Received $35 x 200 shares = $7000, plus we keep the call premium.
These calls still had until Friday to run before expiration but today was ex-dividend day and they were in-the-money…an almost certain call. One of our choices yesterday would have been to close out the 35 calls for .17 and re-write the further out strike for .83, netting about $130, PLUS the dividend. As it turns out, we were distracted by other matters and did not get that done.
We can always buy more shares so little harm done.
CHK, NBR, JPM, SLB
FROM THE LOG: Thursday, July 5, 2012
+5 Jul 16 Puts @ .08
We closed out at 80 % earned.
+5 JulW(2) 18 Calls @ 1.58
-5 JulW(9) 18 Calls @ 1.65
We rolled the Jul calls which expire tomorrow and are in the money into next week’s 18 calls. This doesn’t guarantee that these ITM calls won’t be called, however. This was a no cost transaction which may give us 9 more days of life on these options.
-10 Aug 14 Puts @ .68
-5 JulW(9) 34 Puts @ .67
-3 JulW(9) @ .60
Last week we sold $9,390 and bought back $3,576, for a net addition of $5,814, to our premium outstanding.
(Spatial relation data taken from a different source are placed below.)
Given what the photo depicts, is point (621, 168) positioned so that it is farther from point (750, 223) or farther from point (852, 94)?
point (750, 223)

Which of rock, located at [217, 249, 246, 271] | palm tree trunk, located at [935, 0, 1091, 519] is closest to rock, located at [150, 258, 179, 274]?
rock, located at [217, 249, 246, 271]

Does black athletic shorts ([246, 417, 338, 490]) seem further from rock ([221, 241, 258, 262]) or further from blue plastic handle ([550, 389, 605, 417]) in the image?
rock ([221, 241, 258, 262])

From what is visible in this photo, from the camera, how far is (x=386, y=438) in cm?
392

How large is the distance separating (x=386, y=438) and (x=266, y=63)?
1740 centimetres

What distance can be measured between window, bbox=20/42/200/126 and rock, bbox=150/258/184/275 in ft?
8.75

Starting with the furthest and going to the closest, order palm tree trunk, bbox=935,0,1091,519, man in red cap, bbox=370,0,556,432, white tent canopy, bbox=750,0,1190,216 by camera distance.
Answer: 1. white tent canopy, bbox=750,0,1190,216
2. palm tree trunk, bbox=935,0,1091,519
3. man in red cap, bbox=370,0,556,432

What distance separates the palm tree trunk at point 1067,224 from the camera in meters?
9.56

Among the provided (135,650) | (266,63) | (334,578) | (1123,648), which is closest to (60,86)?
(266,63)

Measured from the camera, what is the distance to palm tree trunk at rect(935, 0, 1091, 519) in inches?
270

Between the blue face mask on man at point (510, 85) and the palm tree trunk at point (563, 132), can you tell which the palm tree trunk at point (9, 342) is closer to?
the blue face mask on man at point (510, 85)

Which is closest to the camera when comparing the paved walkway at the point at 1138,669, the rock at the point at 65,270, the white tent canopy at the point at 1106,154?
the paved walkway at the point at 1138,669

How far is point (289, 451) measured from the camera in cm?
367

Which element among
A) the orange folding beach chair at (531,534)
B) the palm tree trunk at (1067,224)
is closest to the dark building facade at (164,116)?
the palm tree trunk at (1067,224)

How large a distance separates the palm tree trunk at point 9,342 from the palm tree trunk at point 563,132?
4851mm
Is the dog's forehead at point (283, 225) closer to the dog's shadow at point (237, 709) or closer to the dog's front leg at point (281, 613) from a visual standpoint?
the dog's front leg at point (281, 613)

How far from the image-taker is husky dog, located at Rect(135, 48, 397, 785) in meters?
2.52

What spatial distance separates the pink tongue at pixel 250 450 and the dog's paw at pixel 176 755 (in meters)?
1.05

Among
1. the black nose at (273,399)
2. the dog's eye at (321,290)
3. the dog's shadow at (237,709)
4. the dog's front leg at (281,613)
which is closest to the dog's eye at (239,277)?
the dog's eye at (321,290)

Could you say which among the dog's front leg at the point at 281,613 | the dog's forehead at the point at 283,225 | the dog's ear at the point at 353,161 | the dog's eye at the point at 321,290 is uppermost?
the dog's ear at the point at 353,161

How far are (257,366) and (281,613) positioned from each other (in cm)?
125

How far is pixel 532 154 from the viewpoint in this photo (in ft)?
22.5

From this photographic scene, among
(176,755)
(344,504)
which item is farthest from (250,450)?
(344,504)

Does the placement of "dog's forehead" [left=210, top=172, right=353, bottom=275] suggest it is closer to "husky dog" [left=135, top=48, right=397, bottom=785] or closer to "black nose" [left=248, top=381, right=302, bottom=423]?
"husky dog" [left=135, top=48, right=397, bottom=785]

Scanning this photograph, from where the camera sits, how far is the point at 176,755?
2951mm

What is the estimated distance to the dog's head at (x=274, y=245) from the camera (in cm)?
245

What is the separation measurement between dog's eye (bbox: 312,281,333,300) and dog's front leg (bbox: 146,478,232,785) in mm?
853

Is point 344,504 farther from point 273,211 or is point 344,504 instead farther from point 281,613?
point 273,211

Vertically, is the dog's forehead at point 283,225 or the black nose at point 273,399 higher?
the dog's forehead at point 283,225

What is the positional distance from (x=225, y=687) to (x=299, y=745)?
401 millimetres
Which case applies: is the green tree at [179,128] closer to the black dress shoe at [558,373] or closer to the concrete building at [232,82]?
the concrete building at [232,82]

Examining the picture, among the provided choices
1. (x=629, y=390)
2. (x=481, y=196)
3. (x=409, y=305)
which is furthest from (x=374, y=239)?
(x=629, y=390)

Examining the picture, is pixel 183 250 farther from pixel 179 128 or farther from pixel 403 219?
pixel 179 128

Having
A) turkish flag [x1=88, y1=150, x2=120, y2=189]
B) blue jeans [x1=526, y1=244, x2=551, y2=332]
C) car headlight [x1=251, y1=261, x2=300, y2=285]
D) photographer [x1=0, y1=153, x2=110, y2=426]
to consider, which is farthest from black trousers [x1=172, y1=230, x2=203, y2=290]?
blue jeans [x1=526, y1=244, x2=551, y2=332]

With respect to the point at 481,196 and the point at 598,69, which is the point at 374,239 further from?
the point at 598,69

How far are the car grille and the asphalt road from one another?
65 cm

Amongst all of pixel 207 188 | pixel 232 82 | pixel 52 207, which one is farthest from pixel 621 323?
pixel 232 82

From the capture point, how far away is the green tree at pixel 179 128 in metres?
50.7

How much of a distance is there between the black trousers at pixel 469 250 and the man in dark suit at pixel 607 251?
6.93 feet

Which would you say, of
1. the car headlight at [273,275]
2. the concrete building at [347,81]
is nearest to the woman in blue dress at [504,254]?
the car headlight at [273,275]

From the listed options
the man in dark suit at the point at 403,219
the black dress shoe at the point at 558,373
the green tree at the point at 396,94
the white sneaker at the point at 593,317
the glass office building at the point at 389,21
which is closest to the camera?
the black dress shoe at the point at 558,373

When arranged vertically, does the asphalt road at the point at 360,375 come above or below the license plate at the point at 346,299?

So far this week we have sold $4,487 in premium and bought back $1,074, for a net gain in premium outstanding (unearned premium) of $3,413.
We would be happy to reply to any questions or comments posted to the site.
Nice trading and good write up about Corporate Office Properties OFC
I am going to take a look at it. I haven't seen much with gold and oil lately. Are you still watching them? Not so much with oil, but with gold I think it's close to dead money. Deflation (especially in other places) even in the face of the federal spending seems to have taken a hold of the world.
With capital gains tax about to go up it would appear many will want to lock in the lower capital gains rate of 2012 which should put a major downward force on the markets.